IGA NEPHROPATHY (BERGERS DISEASE)
IgA nephropathy is the most common cause of glomerulonephritis worldwide with approximately 40% of afflicted patients progressing to chronic renal failure over the next two to three decades. This disorder is more frequent in certain parts of the world including China, Australia, Japan, and parts of Europe. However, this disorder may be underdiagnosed in the United States secondary to the higher threshold toward renal biopsy practiced by American nephrologists. Children and young adults are most frequently affected with a male predominance, but this disorder may be seen in persons of all ages and both sexes. There is a higher occurrence in persons of Native American ancestry from the New Mexico area. Currently, the cause of this disorder is unknown.

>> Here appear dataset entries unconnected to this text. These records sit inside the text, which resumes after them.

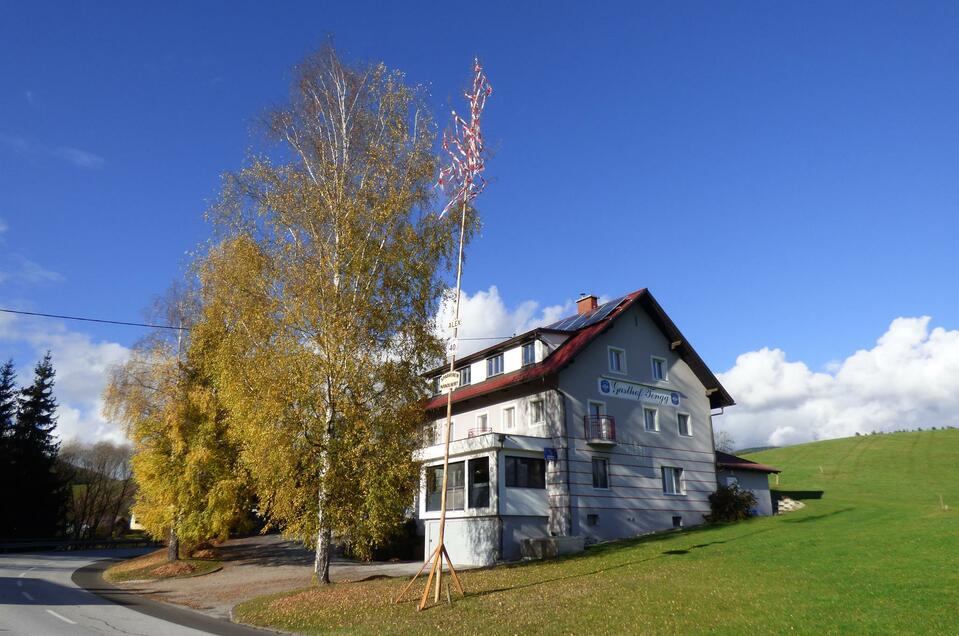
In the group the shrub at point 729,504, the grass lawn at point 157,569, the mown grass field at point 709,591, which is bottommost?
the grass lawn at point 157,569

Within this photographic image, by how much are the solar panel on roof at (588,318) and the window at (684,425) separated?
7535 millimetres

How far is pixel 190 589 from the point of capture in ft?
79.9

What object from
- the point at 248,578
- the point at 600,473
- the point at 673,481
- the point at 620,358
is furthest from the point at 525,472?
the point at 248,578

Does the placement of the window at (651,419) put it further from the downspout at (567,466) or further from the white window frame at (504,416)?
the white window frame at (504,416)

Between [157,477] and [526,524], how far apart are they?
56.5 ft

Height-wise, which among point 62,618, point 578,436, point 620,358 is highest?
point 620,358

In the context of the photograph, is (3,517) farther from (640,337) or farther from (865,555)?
(865,555)

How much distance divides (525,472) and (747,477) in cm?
1877

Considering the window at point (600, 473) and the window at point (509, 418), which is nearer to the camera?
the window at point (600, 473)

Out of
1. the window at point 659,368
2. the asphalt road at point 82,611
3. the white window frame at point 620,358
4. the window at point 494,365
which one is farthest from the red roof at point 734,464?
the asphalt road at point 82,611

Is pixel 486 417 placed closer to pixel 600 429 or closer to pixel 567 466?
pixel 567 466

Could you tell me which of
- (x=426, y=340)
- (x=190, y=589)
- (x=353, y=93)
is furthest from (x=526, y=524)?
(x=353, y=93)

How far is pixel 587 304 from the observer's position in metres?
39.0

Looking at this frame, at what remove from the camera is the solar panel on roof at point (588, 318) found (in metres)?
34.8
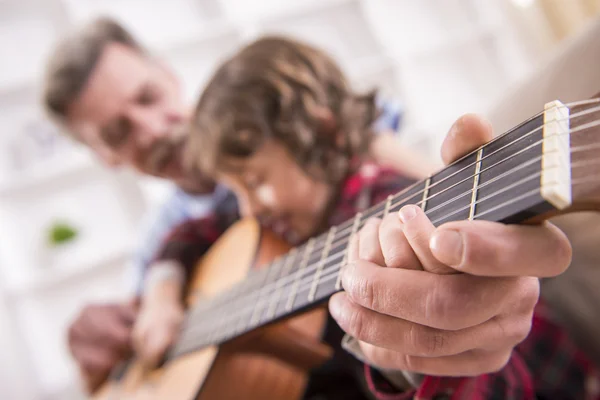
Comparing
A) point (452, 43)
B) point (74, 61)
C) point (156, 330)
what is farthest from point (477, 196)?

Classically, this disorder presents as macroscopic hematuria 1 to 2 days after an upper respiratory tract viral illness or as recurrent macroscopic hematuria without any identifiable inciting event or cause. However, this disorder is also a common cause of asymptomatic hematuria and proteinuria and therefore may be underdiagnosed because these abnormalities are often ignored when not symptomatic. The above-mentioned renal abnormalities may also be accompanied by nonspecific systemic symptoms such as fever, malaise, fatigue, and myalgias. Some persons manifest acute renal failure with the initial event but this usually resolves.
The diagnosis is made by renal biopsy, which shows IgA deposits in the renal mesangium on immunofluorescence microscopy. In this regard, Bergers disease is indistinguishable from Henoch-Schonlein purpura. Histologic features that are indicative of progression toward renal failure include glomerulosclerosis, interstitial fibrosis, and mesangial hypercellularity. Microscopic examination of the urine sediment will reveal dysmorphic red cells and red blood cell casts that are indicative of glomerulonephritis. Proteinuria is also noted on urinalysis testing and may even be in the nephrotic range.
The prognosis is variable. Some patients have a benign course whereas others progress to renal failure. Predictors of a poor prognosis include hypertension, severe proteinuria, decreased renal function, persistent microscopic hematuria, plus the above-mentioned histologic findings
Treatment for cure does not exist. Forms of treatment that may help slow disease progression include steroids, fish oil (12 gram/day of 30% concentrate of eicosapentaenoic acid and docosahexanoic acid), or ACE inhibitors versus ARBs. Renal transplantation is also used in severe cases. Disease recurrence in the donor kidney is common, but is not considered a contraindication to transplantation. It is of note that donor kidneys taken from patients with Bergers disease have successfully been transplanted with resolution of disease when given to persons not afflicted with IgA nephropathy.